= Peter Edward Trench =

British developer and politician

Sir Peter Edward Trench (16 June 1918 – 10 September 2006) was a British developer and Liberal Party politician.

==Background==
He was a son of Lt-Col. James Knights Trench, managing director of the Sandoz Chemical Company Limited and Grace Sim of Bradford. He was educated privately, at the London School of Economics, London University and St John’s College, Cambridge where he was awarded a BSc (Econ.) Hons. He married, in 1940, Mary St Clair Morford. They had one son and one daughter. Mary died in 2004. He was awarded an OBE in 1945, a CBE in 1964 and he was knighted in 1979.

==Second World War==
He served in The Queen’s Royal Regiment from 1939–46. He was at the Battle of Dunkirk. He went on a special mission to Italy. In 1944 he was on Field-Marshal Montgomery's staff. He reached the rank of Lieutenant-Colonel.

==Political career==
At the age of 27 he was Liberal candidate for the Bradford Central Division of West Yorkshire at the 1945 General Election, finishing third. He did not stand for parliament again. The Liberal Party in Bradford had been dominated by the Liberal Nationals who favoured close co-operation with the Conservative party. However Trench was opposed to this arrangement and stood against a Conservative candidate. He openly criticised those Liberal Nationals who aligned themselves with the Conservatives.

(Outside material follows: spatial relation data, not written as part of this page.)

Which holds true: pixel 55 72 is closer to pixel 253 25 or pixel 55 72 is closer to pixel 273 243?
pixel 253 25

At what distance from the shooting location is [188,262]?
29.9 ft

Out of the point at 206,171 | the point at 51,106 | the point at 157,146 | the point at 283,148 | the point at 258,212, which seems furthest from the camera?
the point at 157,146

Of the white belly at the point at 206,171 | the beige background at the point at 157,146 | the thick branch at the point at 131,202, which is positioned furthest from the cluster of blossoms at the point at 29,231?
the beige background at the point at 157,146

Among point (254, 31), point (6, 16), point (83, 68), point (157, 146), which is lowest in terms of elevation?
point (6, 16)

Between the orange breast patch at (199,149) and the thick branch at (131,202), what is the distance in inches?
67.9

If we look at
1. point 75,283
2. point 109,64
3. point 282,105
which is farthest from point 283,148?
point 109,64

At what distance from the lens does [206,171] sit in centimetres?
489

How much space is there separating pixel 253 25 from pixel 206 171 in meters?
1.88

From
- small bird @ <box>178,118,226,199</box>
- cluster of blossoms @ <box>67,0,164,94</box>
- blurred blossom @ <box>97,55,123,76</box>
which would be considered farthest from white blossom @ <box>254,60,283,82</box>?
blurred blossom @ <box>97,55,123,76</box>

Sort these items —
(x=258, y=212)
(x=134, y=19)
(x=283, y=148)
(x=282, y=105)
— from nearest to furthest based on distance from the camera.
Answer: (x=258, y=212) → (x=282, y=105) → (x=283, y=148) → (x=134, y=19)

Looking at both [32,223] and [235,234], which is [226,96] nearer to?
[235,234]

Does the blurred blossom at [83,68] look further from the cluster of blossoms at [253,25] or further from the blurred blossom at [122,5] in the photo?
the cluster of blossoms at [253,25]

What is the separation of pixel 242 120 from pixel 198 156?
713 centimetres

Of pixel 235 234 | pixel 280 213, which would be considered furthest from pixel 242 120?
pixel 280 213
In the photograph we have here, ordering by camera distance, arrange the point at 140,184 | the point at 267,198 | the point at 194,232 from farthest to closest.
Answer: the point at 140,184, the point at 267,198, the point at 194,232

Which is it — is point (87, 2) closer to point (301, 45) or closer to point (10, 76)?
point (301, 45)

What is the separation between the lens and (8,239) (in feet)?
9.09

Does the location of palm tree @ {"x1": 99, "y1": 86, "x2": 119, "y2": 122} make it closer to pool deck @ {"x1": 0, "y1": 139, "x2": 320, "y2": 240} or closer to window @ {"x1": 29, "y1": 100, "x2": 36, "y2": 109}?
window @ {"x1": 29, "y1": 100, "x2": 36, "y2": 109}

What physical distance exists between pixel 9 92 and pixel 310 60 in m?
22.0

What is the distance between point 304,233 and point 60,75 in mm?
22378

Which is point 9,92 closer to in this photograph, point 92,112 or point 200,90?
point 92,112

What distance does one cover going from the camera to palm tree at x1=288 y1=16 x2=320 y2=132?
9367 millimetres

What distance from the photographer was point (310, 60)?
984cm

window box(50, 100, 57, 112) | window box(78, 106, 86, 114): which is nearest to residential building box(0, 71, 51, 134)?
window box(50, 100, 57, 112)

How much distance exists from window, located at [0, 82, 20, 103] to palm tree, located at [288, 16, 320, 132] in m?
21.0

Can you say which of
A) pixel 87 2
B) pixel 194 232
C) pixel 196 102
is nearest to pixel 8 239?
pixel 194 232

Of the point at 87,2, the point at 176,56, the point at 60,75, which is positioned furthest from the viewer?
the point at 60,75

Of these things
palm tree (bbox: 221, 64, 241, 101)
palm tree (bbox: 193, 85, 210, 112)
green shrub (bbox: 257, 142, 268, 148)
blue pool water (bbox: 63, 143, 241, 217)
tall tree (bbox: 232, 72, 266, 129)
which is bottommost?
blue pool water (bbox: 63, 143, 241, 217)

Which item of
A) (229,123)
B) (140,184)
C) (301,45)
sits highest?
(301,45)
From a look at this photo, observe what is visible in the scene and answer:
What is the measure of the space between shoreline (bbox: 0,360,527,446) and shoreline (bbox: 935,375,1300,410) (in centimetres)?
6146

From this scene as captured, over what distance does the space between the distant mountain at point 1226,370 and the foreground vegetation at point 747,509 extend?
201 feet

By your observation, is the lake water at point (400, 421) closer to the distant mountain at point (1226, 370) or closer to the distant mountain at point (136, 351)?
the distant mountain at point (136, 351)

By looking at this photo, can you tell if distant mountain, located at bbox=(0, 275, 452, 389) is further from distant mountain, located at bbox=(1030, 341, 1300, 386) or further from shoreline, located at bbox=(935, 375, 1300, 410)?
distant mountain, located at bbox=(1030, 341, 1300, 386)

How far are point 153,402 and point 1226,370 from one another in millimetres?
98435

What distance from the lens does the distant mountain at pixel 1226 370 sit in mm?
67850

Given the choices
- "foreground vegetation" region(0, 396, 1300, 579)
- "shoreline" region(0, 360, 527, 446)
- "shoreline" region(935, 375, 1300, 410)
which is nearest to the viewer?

He served as a Justice of the Peace in Inner London from 1963–1971. He was a part-time Member of the National Board for Prices and Incomes from 1965–68.

==Professional career==
He went into the building and construction business, running a string of construction companies. He was a member of the Chartered Institute of Building. He was Director of the National Federation of Building Trades Employers from 1959–64.